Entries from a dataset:
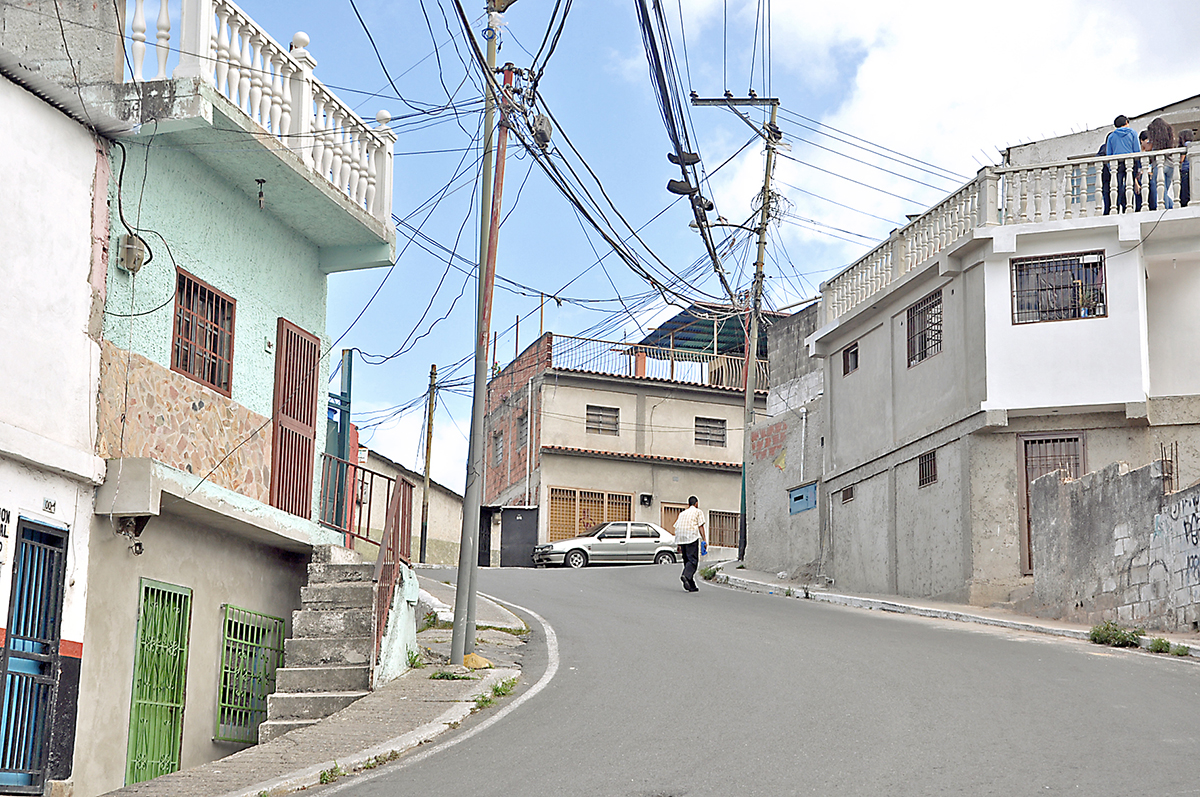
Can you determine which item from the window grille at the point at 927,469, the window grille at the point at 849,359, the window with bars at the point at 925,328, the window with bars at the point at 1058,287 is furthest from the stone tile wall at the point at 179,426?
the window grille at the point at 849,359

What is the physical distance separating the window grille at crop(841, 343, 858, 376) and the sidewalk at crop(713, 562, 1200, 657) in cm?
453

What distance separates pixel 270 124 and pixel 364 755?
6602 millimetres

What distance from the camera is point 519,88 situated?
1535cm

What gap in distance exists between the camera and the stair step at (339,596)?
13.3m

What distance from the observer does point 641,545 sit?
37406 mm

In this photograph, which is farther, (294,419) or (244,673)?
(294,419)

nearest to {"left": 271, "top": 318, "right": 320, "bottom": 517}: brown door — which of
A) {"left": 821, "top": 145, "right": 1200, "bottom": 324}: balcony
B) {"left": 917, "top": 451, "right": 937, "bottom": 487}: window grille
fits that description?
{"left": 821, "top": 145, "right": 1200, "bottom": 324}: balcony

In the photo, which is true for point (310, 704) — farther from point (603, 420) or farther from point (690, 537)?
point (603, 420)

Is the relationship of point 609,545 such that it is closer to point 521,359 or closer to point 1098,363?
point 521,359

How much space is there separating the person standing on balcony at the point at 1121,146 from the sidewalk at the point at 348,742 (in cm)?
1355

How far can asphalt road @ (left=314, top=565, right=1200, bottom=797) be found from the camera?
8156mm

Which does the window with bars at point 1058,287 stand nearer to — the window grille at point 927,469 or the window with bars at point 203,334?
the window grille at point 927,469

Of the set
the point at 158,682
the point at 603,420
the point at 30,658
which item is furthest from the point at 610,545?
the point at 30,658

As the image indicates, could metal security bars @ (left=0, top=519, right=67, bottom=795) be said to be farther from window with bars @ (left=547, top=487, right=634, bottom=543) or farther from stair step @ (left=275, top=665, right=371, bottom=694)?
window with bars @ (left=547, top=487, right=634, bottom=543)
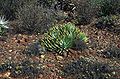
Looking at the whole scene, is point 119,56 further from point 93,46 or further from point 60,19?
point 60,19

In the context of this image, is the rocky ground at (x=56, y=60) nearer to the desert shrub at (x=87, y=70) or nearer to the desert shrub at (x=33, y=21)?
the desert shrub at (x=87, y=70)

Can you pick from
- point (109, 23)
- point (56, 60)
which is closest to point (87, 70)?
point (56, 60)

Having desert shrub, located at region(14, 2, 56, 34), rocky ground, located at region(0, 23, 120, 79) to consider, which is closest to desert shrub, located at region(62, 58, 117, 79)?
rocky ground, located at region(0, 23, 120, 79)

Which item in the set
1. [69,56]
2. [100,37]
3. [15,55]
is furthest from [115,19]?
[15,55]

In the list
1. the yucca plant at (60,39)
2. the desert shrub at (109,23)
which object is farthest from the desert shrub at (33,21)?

## Your instructions:
Rewrite all of the records with "stair step" replaced by "stone step" each time it occurs, keeping everything else the same. Leave the pictures out.

## Correct result:
Can you determine which item from the window grille at the point at 927,469, the window grille at the point at 849,359, the window with bars at the point at 925,328, the window with bars at the point at 1058,287 is furthest from the stone tile wall at the point at 179,426?
the window grille at the point at 849,359

What is the physical distance separating the window grille at crop(841, 343, 858, 376) and the sidewalk at crop(713, 562, 1200, 657) in cm?
453

What distance separates pixel 270 124 and pixel 364 755?
6602 millimetres

What distance from the camera is point 519,88 situated?
1535cm

What gap in distance exists between the camera and the stone step at (339,596)?
13.3m

What distance from the observer does point 641,545 sit?
37406 mm

In this photograph, which is farther, (294,419) or (244,673)?
(294,419)

nearest to {"left": 271, "top": 318, "right": 320, "bottom": 517}: brown door — which of
A) {"left": 821, "top": 145, "right": 1200, "bottom": 324}: balcony
B) {"left": 917, "top": 451, "right": 937, "bottom": 487}: window grille
fits that description?
{"left": 821, "top": 145, "right": 1200, "bottom": 324}: balcony

In the photo, which is true for point (310, 704) — farther from point (603, 420) or farther from point (690, 537)?
point (603, 420)

Is the relationship of point 609,545 such that it is closer to point 521,359 or closer to point 1098,363?
point 521,359

How much space is there separating the person standing on balcony at the point at 1121,146 from the sidewalk at the point at 348,742 (in cm)?
1355

How far can asphalt road @ (left=314, top=565, right=1200, bottom=797) be found from the camera?
8156mm

Which does the window with bars at point 1058,287 stand nearer to — the window grille at point 927,469 or the window with bars at point 203,334?
the window grille at point 927,469

Of the set
the point at 158,682
the point at 603,420
the point at 30,658
which item is furthest from the point at 610,545?
the point at 30,658

As the image indicates, could metal security bars @ (left=0, top=519, right=67, bottom=795) be said to be farther from window with bars @ (left=547, top=487, right=634, bottom=543) or farther from stone step @ (left=275, top=665, right=371, bottom=694)?
window with bars @ (left=547, top=487, right=634, bottom=543)
Looking at the whole scene, is point 119,56 further from point 93,46 or further from point 60,19?
point 60,19

In the context of this image, is the rocky ground at (x=56, y=60) nearer to the desert shrub at (x=87, y=70) or nearer to the desert shrub at (x=33, y=21)?
the desert shrub at (x=87, y=70)

Can you pick from
- point (109, 23)
- point (56, 60)
which is closest to point (87, 70)?
point (56, 60)

Having desert shrub, located at region(14, 2, 56, 34), rocky ground, located at region(0, 23, 120, 79) to consider, which is closest to desert shrub, located at region(62, 58, 117, 79)?
rocky ground, located at region(0, 23, 120, 79)

Which item in the set
1. [69,56]
2. [100,37]
3. [15,55]
is furthest from [115,19]?
[15,55]

In the list
1. the yucca plant at (60,39)
2. the desert shrub at (109,23)
which object is farthest from the desert shrub at (33,21)?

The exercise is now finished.